Janus Films is well known for their theatrical re-releases of classic films from the past. This year they’ve toured the gorgeous restoration of Harold Lloyd’s Safety Last, the films of Pierre Etaix, Rossellini’s Journey To Italy, and most recently, a new 35mm print of Antonioni’s L’avventura. We also know that they have acquired the rights to David Cronenberg’s The Brood, and are planning a Jacques Demy retrospective.
Over the past several years, Janus Films has also picked up the rights to new films like Götz Spielmann’s Revanche, and Aki Kaurismäki’s Le Havre. Both of those yielded two of my favorite Criterion Collection discoveries since we began the podcast in 2009. We’ve just learned, via the TIFF website (courtesy of our eagle eyed friends at the forum), that Janus Films has acquired the US theatrical rights to Paolo Sorrentino’s La Grande Bellezza (The Great Beauty).
Provocative Italian auteur Paolo Sorrentino reunites with his Il Divo star Toni Servillo for this portrait of a world-weary journalist searching for his long-lost idealism while drifting through the dolce vita of Rome’s high spots and fleshpots.
The Great Beauty premiered at this year’s Cannes Film Festival to positive reviews, and after watching the trailer, I cannot wait until this makes its way to Portland. It’s safe to assume that Criterion will release the Blu-ray after Janus tours the film here in the States. If they follow Le Havre‘s example, it may hit the Hulu Plus channel a bit earlier than the home video release.
Some quotes from the reviews coming out of Cannes:
Like Fellini’s masterpiece, “The Great Beauty” uses an existentially exhausted figure as a Dantesque guide through the decadence of modern Roman life, presenting a panoply of characters with only minimal exaggeration.

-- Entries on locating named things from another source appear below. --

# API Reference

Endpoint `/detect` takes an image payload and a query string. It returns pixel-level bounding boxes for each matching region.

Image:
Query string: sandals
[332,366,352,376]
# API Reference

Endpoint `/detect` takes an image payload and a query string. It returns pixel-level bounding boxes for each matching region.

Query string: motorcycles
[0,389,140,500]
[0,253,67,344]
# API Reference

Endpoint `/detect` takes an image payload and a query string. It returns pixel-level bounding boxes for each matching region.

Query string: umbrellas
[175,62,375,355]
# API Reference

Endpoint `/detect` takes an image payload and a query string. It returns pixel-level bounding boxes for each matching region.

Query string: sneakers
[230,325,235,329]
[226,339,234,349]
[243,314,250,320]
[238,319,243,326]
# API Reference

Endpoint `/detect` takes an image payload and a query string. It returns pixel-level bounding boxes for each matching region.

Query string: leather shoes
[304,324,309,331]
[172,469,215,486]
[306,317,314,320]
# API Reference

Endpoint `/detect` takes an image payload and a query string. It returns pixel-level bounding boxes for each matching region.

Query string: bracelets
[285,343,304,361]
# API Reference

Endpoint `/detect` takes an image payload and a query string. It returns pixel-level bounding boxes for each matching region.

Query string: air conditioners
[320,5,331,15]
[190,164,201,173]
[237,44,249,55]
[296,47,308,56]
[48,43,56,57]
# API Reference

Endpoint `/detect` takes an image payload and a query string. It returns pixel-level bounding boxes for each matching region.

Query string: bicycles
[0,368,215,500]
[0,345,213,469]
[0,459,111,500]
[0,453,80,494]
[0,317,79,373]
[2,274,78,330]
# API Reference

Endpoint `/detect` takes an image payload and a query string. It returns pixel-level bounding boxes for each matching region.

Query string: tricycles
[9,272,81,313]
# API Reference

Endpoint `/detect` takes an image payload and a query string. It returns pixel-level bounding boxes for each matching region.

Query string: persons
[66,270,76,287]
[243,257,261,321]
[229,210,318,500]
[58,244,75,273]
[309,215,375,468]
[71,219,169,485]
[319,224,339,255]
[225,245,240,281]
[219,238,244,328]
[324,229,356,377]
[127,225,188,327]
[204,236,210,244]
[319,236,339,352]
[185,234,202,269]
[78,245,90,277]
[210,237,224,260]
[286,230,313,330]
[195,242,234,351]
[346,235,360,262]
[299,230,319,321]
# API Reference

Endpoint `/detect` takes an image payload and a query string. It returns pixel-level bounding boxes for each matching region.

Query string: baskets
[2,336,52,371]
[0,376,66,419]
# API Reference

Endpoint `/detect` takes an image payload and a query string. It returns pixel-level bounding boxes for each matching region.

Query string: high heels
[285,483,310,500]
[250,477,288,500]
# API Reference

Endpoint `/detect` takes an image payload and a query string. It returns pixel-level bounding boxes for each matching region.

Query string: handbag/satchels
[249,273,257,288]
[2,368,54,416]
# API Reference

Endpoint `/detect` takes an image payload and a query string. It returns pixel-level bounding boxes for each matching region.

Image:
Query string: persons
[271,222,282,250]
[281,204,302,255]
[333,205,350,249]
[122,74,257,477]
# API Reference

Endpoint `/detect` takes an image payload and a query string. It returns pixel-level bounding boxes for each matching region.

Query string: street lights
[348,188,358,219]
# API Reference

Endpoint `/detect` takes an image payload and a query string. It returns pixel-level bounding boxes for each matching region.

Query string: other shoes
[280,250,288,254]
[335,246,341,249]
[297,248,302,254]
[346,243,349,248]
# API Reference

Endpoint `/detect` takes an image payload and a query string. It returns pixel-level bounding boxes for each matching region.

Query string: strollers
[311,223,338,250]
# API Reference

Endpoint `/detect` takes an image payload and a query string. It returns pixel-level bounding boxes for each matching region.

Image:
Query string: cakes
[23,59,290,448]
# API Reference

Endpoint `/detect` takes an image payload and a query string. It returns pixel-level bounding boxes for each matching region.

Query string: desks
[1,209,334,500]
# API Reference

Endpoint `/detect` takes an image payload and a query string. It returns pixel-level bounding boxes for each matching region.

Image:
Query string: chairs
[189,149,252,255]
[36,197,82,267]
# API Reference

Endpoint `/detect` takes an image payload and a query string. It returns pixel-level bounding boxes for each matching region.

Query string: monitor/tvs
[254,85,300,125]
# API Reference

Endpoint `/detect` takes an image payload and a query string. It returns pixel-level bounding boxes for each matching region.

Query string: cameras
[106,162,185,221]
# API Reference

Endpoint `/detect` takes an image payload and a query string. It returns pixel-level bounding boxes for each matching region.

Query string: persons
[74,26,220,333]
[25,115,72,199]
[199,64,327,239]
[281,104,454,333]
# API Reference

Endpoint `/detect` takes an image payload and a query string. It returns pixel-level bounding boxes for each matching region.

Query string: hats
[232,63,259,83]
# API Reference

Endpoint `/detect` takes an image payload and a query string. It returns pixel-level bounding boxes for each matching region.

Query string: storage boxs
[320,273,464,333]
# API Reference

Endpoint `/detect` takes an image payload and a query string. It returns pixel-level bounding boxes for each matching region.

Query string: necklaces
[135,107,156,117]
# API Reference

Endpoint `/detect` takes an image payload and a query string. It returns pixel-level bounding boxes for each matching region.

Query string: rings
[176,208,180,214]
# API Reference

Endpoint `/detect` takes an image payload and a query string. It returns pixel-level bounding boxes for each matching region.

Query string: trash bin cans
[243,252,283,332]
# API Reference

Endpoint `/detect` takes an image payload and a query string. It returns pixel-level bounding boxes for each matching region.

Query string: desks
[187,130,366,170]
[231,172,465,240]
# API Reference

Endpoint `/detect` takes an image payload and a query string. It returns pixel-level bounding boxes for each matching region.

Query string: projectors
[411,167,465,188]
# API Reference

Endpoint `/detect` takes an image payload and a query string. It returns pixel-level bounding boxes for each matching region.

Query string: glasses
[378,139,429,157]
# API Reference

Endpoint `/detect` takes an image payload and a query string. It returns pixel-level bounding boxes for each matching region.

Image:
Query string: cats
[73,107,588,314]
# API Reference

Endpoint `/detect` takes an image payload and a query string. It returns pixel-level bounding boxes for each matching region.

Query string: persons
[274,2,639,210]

Translated into English the title of Sorrentino’s film means “The Great Beauty,” but, please, let’s leave it in its mother tongue. There’s not a single frame of this abundantly gorgeous film that isn’t pure Italian. Gambardella’s world-weary look back at his sweet life, eclipsed by his turning sixty-five, is a dizzying fantasia of flash and filigree, and what it lacks in direct narrative is well patched-over with frenetic and emotion-rich sequences. This movie is a sight and sound workout.